Eric Trump tweeted out a picture that appeared to be of his filled out election ballot Tuesday morning — which is illegal to do in New York.
“It is in an incredible honor to vote for my father! He will do such a great job for the U. S.A.! #MakeAmericaGreatAgain,” the proud Trump scion tweeted shortly after 7 am, with a picture of a ballot that had been filled out with his father’s name.
But a Manhattan federal court judge ruled just last week that a 100-plus year old state law barring people from showing their completed ballots applies to people sharing pictures of them on social media.
“I’m glad to see Eric Trump engaged in our valued tradition of civil disobedience by showing his ballot on the internet. However, according to the federal court what he did was illegal and he could face up to one year in jail,” said lawyer Leo Glickman, who represented voters who’d challenged the law in a federal suit.
Trump could also be fined $1000.
“He should have conferred with me before posting his ballot,” Glickman said.
The lawyer added that while researching the law for the suit, he had not found any prosecutions against violators “in decades.”
The picture Trump tweeted does not show him in it so he might not have taken the picture himself, but another tweet sent soon after shows him and his wife outside of their East Side polling site. The ballot tweet was also removed after the Daily News inquired about the possible legal violation.
Glickman maintains it’s an outdated law and should be done away with.
“It’s our position the existence of the possibility of a prosecution chills free speech activity,” Glickman said.
A rep for the Trump campaign and a lawyer for the Trump Organization did not immediately respond to requests for comment.
In his Nov. 3 ruling, Judge Kevin Castel said it would be too chaotic to change the law for the 2016 election.
“A last-minute, judicially-imposed change in the protocol at 5,300 polling places would be a recipe for delays and a disorderly election, as well intentioned voters either took the perfectly posed selfie or struggled with their rarely used smartphone camera,” Castel said in his 16-page decision.
He said he also wasn’t sure the 126-year-old law should be changed.
While selfies can be “a potent form of speech presumptively entitled to First Amendment protections,” keeping ballots secret help protect against voter intimidation and bribery, he noted.

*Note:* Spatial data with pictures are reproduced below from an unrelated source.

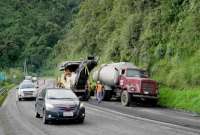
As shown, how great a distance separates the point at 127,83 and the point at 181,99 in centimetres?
467

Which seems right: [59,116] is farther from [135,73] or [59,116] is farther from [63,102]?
[135,73]

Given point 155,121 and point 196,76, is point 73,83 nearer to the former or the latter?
point 196,76

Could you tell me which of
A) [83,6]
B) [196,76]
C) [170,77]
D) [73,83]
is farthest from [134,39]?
[83,6]

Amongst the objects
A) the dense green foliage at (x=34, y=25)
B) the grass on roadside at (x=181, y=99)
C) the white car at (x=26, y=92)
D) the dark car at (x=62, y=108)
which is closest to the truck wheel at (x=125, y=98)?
the grass on roadside at (x=181, y=99)

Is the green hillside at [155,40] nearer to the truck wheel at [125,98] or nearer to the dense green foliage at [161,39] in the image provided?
the dense green foliage at [161,39]

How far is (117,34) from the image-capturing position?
52.8 metres

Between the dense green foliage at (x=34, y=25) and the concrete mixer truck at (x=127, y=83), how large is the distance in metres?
73.4

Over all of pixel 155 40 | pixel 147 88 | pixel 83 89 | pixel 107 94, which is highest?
pixel 155 40

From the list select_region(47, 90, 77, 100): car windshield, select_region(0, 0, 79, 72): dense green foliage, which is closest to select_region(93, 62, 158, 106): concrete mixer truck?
select_region(47, 90, 77, 100): car windshield

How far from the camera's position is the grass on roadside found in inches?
1097

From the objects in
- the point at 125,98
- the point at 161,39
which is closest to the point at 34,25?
the point at 161,39

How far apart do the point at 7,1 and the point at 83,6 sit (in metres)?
51.6

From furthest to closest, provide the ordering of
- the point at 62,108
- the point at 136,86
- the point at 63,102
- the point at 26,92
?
the point at 26,92 < the point at 136,86 < the point at 63,102 < the point at 62,108

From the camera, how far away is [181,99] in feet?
97.2
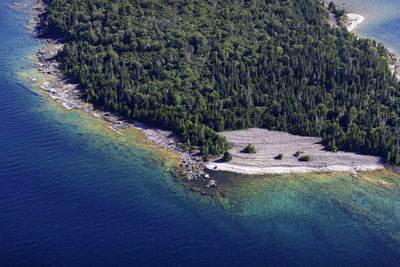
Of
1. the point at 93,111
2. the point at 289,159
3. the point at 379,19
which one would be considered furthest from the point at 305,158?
the point at 379,19

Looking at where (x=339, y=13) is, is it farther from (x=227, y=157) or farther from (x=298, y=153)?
(x=227, y=157)

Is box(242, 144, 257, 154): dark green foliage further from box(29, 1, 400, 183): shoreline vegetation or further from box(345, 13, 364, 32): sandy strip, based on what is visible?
box(345, 13, 364, 32): sandy strip

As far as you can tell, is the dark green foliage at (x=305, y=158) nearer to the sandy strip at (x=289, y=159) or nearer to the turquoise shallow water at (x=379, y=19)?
the sandy strip at (x=289, y=159)

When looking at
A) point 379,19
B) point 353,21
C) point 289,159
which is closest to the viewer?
point 289,159

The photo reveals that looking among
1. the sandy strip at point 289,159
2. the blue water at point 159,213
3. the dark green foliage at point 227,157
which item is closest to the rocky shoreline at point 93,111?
the blue water at point 159,213

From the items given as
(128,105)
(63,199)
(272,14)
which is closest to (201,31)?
(272,14)

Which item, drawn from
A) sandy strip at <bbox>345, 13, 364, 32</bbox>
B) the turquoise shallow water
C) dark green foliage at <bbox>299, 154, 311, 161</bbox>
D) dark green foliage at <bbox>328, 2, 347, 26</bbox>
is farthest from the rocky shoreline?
sandy strip at <bbox>345, 13, 364, 32</bbox>
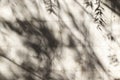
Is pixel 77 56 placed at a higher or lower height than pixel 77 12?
lower

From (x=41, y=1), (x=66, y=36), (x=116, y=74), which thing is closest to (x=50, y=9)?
(x=41, y=1)

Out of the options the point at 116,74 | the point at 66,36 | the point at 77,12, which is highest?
the point at 77,12

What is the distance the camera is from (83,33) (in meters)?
3.75

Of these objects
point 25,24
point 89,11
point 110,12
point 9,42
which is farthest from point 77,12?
point 9,42

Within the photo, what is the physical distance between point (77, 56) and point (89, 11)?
597 millimetres

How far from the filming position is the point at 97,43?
3.78 meters

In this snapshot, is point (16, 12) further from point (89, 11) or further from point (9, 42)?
point (89, 11)

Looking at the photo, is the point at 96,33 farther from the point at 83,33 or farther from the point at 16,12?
the point at 16,12

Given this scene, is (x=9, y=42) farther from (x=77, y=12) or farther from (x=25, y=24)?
(x=77, y=12)

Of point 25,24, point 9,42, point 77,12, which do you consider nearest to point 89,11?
point 77,12

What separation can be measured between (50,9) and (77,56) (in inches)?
27.5

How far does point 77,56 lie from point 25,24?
784 millimetres

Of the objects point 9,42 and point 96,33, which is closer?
point 9,42

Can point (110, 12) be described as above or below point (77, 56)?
above
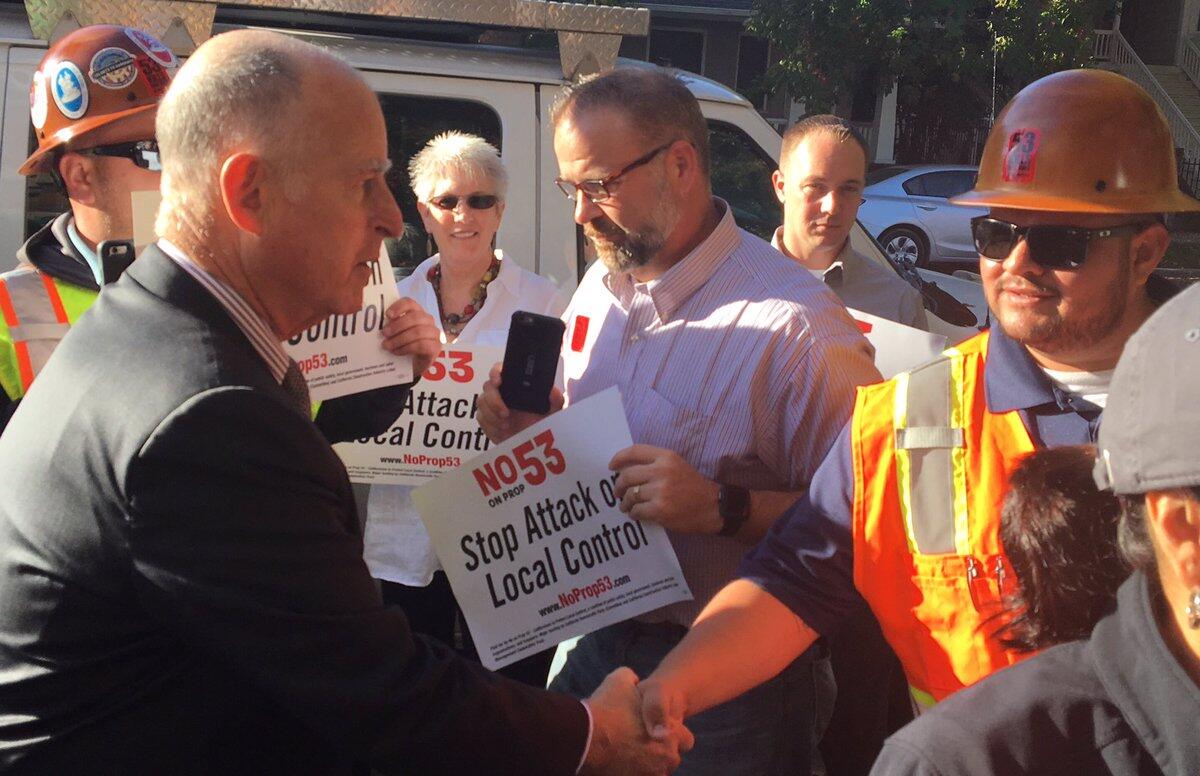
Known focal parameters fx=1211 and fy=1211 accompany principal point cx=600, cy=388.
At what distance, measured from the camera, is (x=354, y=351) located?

“The absence of recent evidence of this kind of voter bribery or intimidation does not mean that the motivation to engage in such conduct no longer exists. Rather, it is consistent with the continued effectiveness of the New York statute,” Castel wrote.
The state and city Board of Elections had argued that Castel should leave the law alone.
A rep for the state BOE referred a call for comment on the Trump tweet to their Enforcement Division, which declined comment. A rep for the city BOE did not immediately respond to a request for comment.